Avec notre correspondant à Beyrouth, Paul Khalifeh
C'est une décision inhabituelle dans un pays ouvert et libéral comme le Liban. Nader Ghazal, le maire de la ville, a pris comme prétexte le souci d'éviter toute provocation en cette période marquée par la montée de l'extrémisme à Tripoli, ville conservatrice où certains groupes extrémistes n'hésitent pas à afficher ouvertement leur soutien à al-Qaïda où à l'Etat islamique.
Il a invoqué un arrêté municipal datant de 2004, publié sur son site, qui « interdit de placarder des affiches en faveur de l'alcool et du tabac, contraires aux bonnes mœurs », ou faisant la publicité de produits israéliens ou américains inscrits sur la liste noire établie par le bureau de boycottage de la Ligue arabe. Nader Ghazal a pris sa décision à la veille du mois du jeûne chez les musulmans, ce qui explique, sans doute, la faible opposition à cette mesure. Mais lorsque la décision a été maintenue après le ramadan, les critiques ont commencé à fuser.

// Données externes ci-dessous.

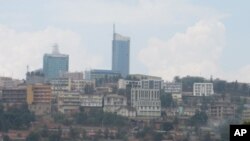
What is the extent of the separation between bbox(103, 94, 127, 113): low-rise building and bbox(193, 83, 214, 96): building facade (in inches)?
311

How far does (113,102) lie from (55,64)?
99.7 feet

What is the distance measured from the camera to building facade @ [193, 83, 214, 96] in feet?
262

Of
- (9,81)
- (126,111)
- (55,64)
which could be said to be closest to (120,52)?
(55,64)

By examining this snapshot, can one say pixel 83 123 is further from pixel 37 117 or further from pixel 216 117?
pixel 216 117

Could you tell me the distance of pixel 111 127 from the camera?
58.4m

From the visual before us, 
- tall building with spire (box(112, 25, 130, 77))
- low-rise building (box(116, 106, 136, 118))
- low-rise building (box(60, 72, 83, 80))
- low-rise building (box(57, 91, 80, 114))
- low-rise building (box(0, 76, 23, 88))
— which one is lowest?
low-rise building (box(116, 106, 136, 118))

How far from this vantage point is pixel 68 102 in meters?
70.8

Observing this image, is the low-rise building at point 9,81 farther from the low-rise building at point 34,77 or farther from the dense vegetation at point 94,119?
the dense vegetation at point 94,119

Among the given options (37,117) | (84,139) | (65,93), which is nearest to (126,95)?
(65,93)

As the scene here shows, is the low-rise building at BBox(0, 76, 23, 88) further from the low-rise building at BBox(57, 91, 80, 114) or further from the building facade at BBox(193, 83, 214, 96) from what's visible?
the building facade at BBox(193, 83, 214, 96)

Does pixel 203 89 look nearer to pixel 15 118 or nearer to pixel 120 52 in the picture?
pixel 15 118

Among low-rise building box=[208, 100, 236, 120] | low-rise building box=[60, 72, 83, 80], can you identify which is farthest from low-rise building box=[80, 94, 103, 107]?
low-rise building box=[60, 72, 83, 80]

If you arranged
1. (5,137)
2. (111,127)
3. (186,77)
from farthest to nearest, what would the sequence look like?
1. (186,77)
2. (111,127)
3. (5,137)

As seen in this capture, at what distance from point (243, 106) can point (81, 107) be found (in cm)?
1133
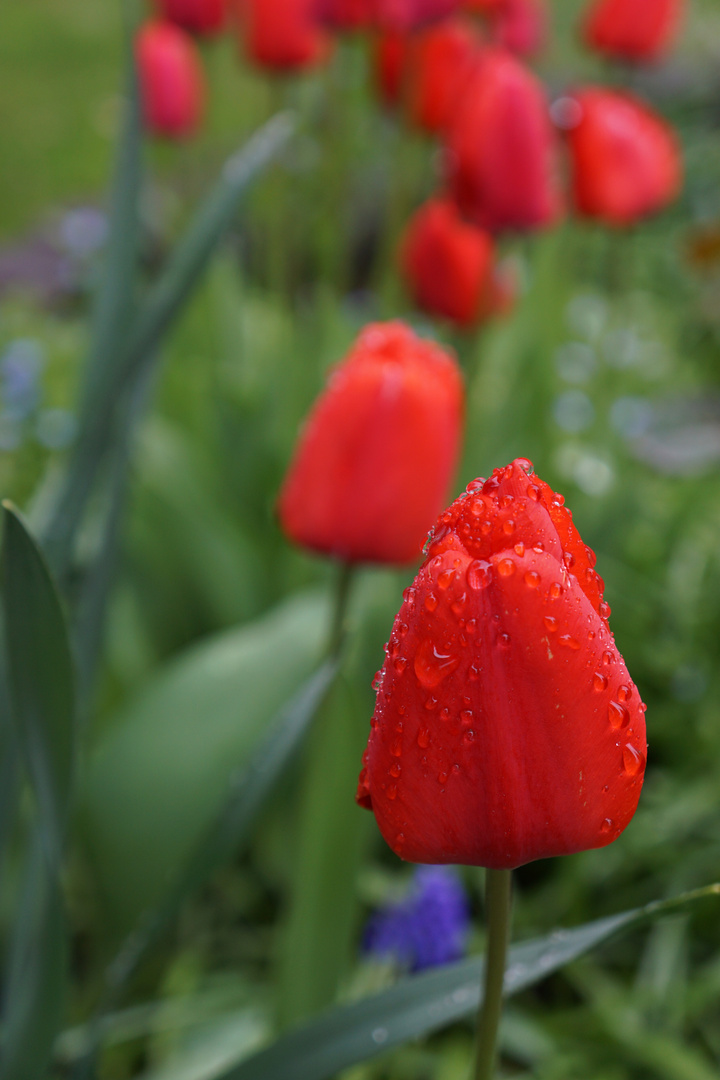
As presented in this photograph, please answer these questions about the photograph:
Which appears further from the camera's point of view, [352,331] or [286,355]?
[352,331]

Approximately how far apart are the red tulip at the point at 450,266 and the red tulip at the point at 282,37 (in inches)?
15.1

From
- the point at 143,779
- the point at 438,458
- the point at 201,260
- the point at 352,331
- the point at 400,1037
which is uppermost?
the point at 201,260

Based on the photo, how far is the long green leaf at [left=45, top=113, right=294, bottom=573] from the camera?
31.2 inches

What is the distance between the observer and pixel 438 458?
36.1 inches

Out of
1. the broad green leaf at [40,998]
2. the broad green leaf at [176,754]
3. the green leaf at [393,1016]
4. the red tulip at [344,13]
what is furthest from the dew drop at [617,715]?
the red tulip at [344,13]

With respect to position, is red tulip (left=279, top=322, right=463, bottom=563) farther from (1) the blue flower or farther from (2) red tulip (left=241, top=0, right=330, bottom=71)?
(2) red tulip (left=241, top=0, right=330, bottom=71)

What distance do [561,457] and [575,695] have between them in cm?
138

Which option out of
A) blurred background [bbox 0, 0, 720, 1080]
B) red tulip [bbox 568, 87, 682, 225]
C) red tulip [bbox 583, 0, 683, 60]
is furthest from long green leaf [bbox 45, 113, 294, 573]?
red tulip [bbox 583, 0, 683, 60]

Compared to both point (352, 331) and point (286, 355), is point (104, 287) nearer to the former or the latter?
point (286, 355)

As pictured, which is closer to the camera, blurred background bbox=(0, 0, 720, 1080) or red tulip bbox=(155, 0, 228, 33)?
blurred background bbox=(0, 0, 720, 1080)

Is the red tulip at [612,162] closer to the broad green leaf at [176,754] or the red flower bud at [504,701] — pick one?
the broad green leaf at [176,754]

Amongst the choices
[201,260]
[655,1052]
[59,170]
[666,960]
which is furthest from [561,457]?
[59,170]

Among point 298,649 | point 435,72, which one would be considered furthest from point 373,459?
point 435,72

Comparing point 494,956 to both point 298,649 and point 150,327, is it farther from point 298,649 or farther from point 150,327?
point 298,649
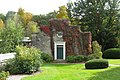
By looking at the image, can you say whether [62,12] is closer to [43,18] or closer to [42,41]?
[43,18]

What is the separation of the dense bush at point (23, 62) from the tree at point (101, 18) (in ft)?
90.2

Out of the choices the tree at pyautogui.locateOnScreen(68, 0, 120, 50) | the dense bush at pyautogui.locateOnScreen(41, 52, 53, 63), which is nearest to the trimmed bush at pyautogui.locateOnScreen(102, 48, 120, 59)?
the tree at pyautogui.locateOnScreen(68, 0, 120, 50)

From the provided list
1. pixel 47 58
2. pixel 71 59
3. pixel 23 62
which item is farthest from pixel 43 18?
pixel 23 62

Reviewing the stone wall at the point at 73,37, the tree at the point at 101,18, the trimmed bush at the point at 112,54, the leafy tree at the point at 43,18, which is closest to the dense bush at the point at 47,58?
the stone wall at the point at 73,37

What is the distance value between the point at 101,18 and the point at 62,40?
13888 mm

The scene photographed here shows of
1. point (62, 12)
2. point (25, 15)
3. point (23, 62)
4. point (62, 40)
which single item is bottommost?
point (23, 62)

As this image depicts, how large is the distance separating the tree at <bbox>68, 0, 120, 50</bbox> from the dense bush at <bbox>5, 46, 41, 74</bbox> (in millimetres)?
27484

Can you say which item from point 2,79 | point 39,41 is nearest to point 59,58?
point 39,41

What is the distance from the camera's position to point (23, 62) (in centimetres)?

Vives réactions sur les réseaux sociaux
Après le retrait, samedi 9 août, de trois affiches, au prétexte que les agences publicitaires n'avaient pas demandé l'accord préalable de la mairie, une vaste campagne a été lancée sur les réseaux sociaux. De nombreux internautes ont rejeté en bloc les justifications du maire, l'accusant d'avoir cédé aux intimidations d'une minorité de religieux et de militants extrémistes, qui veulent imposer leur volonté au reste de la population. D'autant que d'importantes minorités chrétiennes et alaouites vivent depuis des siècles à Tripoli.

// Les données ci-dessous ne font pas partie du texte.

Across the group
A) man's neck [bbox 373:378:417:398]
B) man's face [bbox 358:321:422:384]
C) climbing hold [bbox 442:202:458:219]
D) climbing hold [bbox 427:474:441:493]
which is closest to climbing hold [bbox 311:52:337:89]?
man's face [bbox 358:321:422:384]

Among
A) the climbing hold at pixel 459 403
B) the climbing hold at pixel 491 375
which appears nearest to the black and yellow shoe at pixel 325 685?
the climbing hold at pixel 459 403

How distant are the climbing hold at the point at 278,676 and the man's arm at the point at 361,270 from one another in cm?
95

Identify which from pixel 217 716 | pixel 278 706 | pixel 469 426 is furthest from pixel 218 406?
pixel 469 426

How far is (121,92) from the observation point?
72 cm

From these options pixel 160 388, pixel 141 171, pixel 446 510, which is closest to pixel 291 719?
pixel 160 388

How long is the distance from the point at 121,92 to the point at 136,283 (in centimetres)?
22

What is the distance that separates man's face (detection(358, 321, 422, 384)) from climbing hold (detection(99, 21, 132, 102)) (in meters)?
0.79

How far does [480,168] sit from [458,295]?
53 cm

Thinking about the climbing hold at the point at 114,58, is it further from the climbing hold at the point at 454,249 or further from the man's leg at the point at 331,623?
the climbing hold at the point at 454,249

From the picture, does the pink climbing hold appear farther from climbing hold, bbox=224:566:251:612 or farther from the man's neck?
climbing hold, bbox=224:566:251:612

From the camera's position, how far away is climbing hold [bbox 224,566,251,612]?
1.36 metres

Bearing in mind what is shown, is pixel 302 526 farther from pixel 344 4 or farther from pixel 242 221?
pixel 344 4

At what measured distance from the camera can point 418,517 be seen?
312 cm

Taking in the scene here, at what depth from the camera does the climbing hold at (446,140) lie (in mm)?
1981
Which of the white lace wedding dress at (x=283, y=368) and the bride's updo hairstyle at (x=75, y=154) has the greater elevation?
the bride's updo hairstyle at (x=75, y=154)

Des journalistes et des commentateurs ont rappelé que le frère de Nader Ghazal est un responsable de la Jamaa Islamiya, la branche libanaise des Frères musulmans. Sur Twitter, le hashtag en arabe « Prends une photo avec une bouteille de bière » a été lancé. Des comptes Facebook et Twitter, Tripoli loves beer, montre une photo d'une décharge publique avec ce commentaire : « pour la municipalité c'est plus important d'enlever les affiches de bière que de nettoyer la ville ».

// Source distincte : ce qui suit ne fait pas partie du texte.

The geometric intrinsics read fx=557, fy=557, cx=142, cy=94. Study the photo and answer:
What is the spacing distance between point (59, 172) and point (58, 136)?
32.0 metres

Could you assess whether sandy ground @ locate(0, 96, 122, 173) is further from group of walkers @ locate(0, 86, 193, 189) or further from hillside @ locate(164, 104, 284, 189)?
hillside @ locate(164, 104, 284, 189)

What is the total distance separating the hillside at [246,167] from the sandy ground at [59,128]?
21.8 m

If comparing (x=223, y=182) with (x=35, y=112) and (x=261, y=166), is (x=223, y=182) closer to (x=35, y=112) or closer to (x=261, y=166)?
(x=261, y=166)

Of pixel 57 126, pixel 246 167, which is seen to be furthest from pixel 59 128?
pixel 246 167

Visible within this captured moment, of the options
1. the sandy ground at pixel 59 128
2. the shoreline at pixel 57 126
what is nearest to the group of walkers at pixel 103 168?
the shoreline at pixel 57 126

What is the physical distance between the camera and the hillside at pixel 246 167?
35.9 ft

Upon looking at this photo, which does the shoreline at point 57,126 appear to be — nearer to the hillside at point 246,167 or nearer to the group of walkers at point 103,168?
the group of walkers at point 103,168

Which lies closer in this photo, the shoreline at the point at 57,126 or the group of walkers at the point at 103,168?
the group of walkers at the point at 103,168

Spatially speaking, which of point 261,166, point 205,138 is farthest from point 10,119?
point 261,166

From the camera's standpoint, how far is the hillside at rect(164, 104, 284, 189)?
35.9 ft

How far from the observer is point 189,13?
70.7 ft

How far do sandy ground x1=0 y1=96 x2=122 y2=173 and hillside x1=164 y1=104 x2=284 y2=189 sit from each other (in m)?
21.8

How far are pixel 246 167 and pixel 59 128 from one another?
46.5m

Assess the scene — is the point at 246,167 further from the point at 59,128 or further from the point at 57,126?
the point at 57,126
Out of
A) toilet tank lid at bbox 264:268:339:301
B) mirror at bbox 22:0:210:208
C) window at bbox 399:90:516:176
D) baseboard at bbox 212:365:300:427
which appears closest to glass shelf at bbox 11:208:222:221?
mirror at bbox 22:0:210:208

Crainte d'une dérive intégriste
En dépit de l'influence des groupes extrémistes et de la décision du maire, l'alcool continue à être vendu librement à Tripoli, et de nombreux restaurants servent de la bière, y compris juste en face du siège de la municipalité.
Mais beaucoup craignent que la décision de Nader Ghazal ne soit que le début d'une dangereuse dérive islamiste. Des craintes parfaitement justifiées en raison de l'atmosphère régionale marquée par la montée des mouvements extrémistes, partisans d'une interprétation ultra-rigoriste de l'islam. Justifiées aussi par des faits. Ainsi, à la veille du ramadan, le maire de la localité d'Abra, à l'est de la ville de Saïda, a invité les habitants de sa commune à « respecter les musulmans durant le mois de jeûne et à s'abstenir de manger en public ». Cet appel de Walid Mchantaf, qui est un élu chrétien, a été vivement critiqué.